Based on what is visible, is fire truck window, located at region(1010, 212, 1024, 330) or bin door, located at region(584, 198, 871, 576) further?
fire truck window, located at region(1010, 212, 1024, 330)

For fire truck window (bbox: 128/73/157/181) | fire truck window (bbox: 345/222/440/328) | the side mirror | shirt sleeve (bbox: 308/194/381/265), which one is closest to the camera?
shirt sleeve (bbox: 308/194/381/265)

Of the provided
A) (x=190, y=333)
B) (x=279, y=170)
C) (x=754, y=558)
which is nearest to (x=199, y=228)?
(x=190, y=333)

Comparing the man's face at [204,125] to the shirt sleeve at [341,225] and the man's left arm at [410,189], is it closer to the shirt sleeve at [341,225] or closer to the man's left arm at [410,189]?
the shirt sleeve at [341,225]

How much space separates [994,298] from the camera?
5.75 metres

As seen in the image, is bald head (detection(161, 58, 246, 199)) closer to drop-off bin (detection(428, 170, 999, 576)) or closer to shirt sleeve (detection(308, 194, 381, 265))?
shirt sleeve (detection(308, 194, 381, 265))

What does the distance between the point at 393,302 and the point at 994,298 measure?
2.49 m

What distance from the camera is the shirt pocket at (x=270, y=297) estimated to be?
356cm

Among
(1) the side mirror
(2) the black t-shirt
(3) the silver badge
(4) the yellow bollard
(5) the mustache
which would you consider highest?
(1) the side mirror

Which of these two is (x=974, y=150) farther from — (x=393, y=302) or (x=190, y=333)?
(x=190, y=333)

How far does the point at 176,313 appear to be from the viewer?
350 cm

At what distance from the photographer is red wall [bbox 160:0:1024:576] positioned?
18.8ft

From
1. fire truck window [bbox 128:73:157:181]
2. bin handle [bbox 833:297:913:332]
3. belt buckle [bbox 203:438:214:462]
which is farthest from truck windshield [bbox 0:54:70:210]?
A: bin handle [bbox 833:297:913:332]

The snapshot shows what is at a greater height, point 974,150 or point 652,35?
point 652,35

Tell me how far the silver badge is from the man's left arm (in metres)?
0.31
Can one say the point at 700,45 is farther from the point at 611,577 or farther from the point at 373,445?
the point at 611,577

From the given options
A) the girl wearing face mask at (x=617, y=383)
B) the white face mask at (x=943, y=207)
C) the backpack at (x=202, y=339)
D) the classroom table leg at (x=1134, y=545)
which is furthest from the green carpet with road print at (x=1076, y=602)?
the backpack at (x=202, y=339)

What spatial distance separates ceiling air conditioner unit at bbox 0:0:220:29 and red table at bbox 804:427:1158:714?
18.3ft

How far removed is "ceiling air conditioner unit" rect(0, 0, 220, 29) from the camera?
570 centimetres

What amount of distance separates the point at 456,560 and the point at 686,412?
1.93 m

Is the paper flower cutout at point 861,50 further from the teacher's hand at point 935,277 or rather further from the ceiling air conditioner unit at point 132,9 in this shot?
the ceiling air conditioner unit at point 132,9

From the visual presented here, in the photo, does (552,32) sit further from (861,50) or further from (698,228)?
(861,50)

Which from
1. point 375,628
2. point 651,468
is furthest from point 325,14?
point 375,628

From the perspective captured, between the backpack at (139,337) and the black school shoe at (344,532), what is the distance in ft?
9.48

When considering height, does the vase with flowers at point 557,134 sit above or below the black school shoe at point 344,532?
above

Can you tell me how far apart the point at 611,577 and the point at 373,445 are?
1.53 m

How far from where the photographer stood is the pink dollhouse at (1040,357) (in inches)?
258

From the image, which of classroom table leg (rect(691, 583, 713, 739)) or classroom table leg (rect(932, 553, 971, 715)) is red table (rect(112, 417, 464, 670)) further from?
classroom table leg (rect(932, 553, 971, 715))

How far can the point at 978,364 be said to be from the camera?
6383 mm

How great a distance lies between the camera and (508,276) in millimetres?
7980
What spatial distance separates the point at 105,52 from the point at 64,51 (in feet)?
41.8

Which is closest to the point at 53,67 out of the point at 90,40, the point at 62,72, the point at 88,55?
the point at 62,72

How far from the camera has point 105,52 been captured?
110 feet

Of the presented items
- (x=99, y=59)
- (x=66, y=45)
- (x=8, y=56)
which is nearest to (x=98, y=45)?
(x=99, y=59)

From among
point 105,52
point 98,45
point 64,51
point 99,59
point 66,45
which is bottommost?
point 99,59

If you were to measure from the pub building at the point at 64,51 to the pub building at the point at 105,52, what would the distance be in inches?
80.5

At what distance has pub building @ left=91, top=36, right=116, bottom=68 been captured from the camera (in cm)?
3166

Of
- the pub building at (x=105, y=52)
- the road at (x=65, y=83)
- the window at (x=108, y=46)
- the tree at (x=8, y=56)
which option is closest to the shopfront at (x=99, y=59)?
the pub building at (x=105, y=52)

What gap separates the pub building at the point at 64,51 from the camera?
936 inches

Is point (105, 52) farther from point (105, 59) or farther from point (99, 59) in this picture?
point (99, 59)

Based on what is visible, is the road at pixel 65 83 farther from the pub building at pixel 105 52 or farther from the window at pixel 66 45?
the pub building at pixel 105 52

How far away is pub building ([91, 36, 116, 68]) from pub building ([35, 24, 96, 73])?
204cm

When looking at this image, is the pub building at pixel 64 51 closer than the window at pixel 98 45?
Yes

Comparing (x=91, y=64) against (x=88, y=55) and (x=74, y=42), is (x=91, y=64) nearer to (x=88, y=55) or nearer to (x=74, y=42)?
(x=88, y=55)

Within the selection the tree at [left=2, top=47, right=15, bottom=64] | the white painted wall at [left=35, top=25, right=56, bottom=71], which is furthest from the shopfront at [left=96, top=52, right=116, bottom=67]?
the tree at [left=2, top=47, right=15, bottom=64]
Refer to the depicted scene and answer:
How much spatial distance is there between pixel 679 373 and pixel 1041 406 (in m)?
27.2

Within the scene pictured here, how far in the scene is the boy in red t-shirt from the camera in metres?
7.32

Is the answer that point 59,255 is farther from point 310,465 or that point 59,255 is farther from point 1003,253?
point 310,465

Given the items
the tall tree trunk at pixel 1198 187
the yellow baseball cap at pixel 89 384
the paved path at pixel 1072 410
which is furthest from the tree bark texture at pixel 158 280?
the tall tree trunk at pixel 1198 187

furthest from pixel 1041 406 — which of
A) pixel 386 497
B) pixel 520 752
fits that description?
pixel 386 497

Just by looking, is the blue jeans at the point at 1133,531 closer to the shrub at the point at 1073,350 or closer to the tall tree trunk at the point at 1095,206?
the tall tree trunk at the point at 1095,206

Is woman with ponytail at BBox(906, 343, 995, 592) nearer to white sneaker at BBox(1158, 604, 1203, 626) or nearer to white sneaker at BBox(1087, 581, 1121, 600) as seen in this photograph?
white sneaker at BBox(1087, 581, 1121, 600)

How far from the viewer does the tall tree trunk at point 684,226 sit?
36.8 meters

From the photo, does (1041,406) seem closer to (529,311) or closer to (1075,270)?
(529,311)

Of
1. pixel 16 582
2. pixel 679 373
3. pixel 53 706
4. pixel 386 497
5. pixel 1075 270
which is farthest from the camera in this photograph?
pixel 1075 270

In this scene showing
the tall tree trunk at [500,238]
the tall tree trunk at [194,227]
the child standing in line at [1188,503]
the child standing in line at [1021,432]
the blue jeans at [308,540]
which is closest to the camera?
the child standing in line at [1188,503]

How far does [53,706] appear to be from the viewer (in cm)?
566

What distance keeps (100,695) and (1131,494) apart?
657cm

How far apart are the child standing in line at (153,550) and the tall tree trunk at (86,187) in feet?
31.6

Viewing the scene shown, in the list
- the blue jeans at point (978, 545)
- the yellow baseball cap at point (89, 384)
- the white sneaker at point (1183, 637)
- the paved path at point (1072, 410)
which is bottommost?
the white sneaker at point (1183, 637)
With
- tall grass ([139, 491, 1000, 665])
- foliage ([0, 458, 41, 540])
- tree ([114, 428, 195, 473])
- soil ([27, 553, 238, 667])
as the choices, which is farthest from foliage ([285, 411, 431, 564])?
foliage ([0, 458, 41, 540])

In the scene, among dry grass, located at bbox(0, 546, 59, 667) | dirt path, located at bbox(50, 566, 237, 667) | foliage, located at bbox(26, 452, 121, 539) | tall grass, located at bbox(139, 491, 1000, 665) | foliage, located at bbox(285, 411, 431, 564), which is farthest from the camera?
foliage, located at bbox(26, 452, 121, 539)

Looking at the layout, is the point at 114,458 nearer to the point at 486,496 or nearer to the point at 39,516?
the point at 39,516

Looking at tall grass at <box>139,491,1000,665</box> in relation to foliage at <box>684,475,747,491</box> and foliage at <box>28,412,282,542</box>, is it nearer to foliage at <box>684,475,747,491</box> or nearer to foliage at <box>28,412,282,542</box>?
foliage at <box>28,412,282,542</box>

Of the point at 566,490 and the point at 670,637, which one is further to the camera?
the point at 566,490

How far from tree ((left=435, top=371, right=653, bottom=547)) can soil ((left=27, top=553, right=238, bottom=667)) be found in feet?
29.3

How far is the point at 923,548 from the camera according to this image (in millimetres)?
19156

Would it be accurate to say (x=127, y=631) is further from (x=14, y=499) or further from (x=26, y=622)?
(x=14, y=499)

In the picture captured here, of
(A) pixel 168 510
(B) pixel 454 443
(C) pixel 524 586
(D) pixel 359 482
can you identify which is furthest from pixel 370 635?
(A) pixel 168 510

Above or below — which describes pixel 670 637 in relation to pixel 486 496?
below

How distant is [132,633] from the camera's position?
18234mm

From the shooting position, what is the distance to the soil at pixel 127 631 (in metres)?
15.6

* **Aim of the exercise**
Output only the lines from the one holding "How far does [53,706]" through the last line above, exactly as they appear.

* **Reply to the task**
How far does [53,706] appear to be from the viewer (in cm)?
566

What distance keeps (100,695) and (1131,494) apart?
657cm

How far apart are the child standing in line at (153,550) and the tall tree trunk at (86,187) in feet?
31.6

Viewing the scene shown, in the list
- the blue jeans at point (978, 545)
- the yellow baseball cap at point (89, 384)
- the white sneaker at point (1183, 637)
- the paved path at point (1072, 410)
which is bottommost?
the white sneaker at point (1183, 637)
With
- tall grass ([139, 491, 1000, 665])
- foliage ([0, 458, 41, 540])
- tree ([114, 428, 195, 473])
- soil ([27, 553, 238, 667])
as the choices, which is farthest from foliage ([285, 411, 431, 564])?
foliage ([0, 458, 41, 540])

In the scene, among dry grass, located at bbox(0, 546, 59, 667) | dirt path, located at bbox(50, 566, 237, 667) | foliage, located at bbox(26, 452, 121, 539) | tall grass, located at bbox(139, 491, 1000, 665) | foliage, located at bbox(285, 411, 431, 564), which is farthest from the camera?
foliage, located at bbox(26, 452, 121, 539)

Looking at the layout, is the point at 114,458 nearer to the point at 486,496 or nearer to the point at 39,516?
the point at 39,516

Looking at tall grass at <box>139,491,1000,665</box> in relation to foliage at <box>684,475,747,491</box> and foliage at <box>28,412,282,542</box>, is it nearer to foliage at <box>684,475,747,491</box> or nearer to foliage at <box>28,412,282,542</box>?
foliage at <box>28,412,282,542</box>

Of the point at 566,490 and the point at 670,637, which one is further to the camera?
the point at 566,490

How far from tree ((left=435, top=371, right=653, bottom=547)) can soil ((left=27, top=553, right=238, bottom=667)) be found in feet?
29.3

How far is the point at 923,548 from the camera according to this image (in millimetres)?
19156

Would it be accurate to say (x=127, y=631) is further from (x=14, y=499) or further from (x=26, y=622)?
(x=14, y=499)

In the picture captured here, of
(A) pixel 168 510
(B) pixel 454 443
(C) pixel 524 586
(D) pixel 359 482
can you identify which is furthest from pixel 370 635?
(A) pixel 168 510

Above or below — which describes pixel 670 637 in relation to pixel 486 496?
below

How distant is [132,633] from the camera's position?
18234mm

From the shooting position, what is the distance to the soil at pixel 127 631 (in metres)?
15.6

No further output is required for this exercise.